Despite its tough-guy, Elmore Leonard-like dialogue, The
Ice Harvest isn’t about anything other than two sleazebags
and a bag of stolen money.
Cusack plays Charlie, a low-level lawyer for the mob. Thornton
is Vic, his porn-dealer cohort. When the movie opens, Charlie
has just filched $2 million in cash from his mobster employer.
Vic hides the money while Charlie goes to celebrate at his
favorite strip joint, which is owned by Renata (Connie Nielson,
vamping like Kathleen Turner), whose curvaceous hair and other
attributes loosen Charlie’s discretion to a foolhardy degree.
Charlie’s seedy orbit of low-rent strip clubs and their downtrodden
denizens is depressing rather than intriguingly grimy; the
film doesn’t plumb the depths of society for unexpected poignancy
or dangerous tests of mettle (a la Leonard), rather, it just
skates along the scurvy surface. In a pointless analogy, Charlie’s
car slides around the streets of Wichita; an icy rain has
made driving drunk especially hazardous. This is supposed
to be an issue of some import, because Charlie spends portions
of the night at the local watering hole for politicos, where
he has drinks with his pal Pete (Oliver Platt). Since Pete
is repulsively and self- destructively inebriated, Charlie’s
craving for his company is a mystery, and not a very interesting
one. The only thing the two men have in common is that Pete
is married to Charlie’s money-grubbing ex-wife.
The mobster (Randy Quaid) knows who stole his money, and in
due course, he closes in. This long night of cat-and-mouse
happens to be Christmas Eve, and the trappings of the holiday
are used to make the low-life setting even more dispiriting:
At one point, Charlie runs into his kids and responds with
apathy. The plot can be summarized as kill-the-other-guy-before-he-kills-you,
with an occasional stab at Tarantino-style gruesome absurdity.

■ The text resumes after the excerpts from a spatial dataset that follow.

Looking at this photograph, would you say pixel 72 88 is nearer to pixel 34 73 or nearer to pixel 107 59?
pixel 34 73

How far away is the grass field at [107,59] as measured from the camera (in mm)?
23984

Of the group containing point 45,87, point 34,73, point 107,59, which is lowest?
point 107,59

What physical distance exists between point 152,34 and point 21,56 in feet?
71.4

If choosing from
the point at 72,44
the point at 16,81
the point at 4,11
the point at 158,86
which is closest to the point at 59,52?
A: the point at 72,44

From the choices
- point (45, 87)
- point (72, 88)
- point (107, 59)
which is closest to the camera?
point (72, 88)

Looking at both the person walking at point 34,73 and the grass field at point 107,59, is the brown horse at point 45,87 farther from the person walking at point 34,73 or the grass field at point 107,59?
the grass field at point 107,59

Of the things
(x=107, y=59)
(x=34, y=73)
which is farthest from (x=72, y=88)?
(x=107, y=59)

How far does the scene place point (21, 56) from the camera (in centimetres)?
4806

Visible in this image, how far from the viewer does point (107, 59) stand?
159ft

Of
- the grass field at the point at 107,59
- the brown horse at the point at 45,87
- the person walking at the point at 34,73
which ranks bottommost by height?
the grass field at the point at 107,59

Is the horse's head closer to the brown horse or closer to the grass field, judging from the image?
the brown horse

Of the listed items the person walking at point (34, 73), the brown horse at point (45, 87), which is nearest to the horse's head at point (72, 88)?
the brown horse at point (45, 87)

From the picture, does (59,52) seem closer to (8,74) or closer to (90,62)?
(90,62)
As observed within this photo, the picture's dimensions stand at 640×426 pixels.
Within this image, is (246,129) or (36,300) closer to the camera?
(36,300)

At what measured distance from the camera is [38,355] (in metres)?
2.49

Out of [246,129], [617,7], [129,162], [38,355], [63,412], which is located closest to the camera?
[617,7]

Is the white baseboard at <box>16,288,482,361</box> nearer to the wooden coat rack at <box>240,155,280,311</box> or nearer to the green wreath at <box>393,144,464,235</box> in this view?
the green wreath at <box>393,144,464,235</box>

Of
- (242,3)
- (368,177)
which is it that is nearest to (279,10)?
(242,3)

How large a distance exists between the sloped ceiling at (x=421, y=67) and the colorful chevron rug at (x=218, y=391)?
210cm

One blackly humorous scenario concerns a trunk with a not-quite-dead
body inside.
Ramis proves that he can direct hard-boiled action as well
as the next crime-noir-journeyman, and as usual, Cusack is
good company: He turns a thoroughly unlikable and spineless
character into someone you might agree to have a drink with
(if he were buying). But these are minuscule compensations
in a film that’s about as enjoyable as rancid eggnog.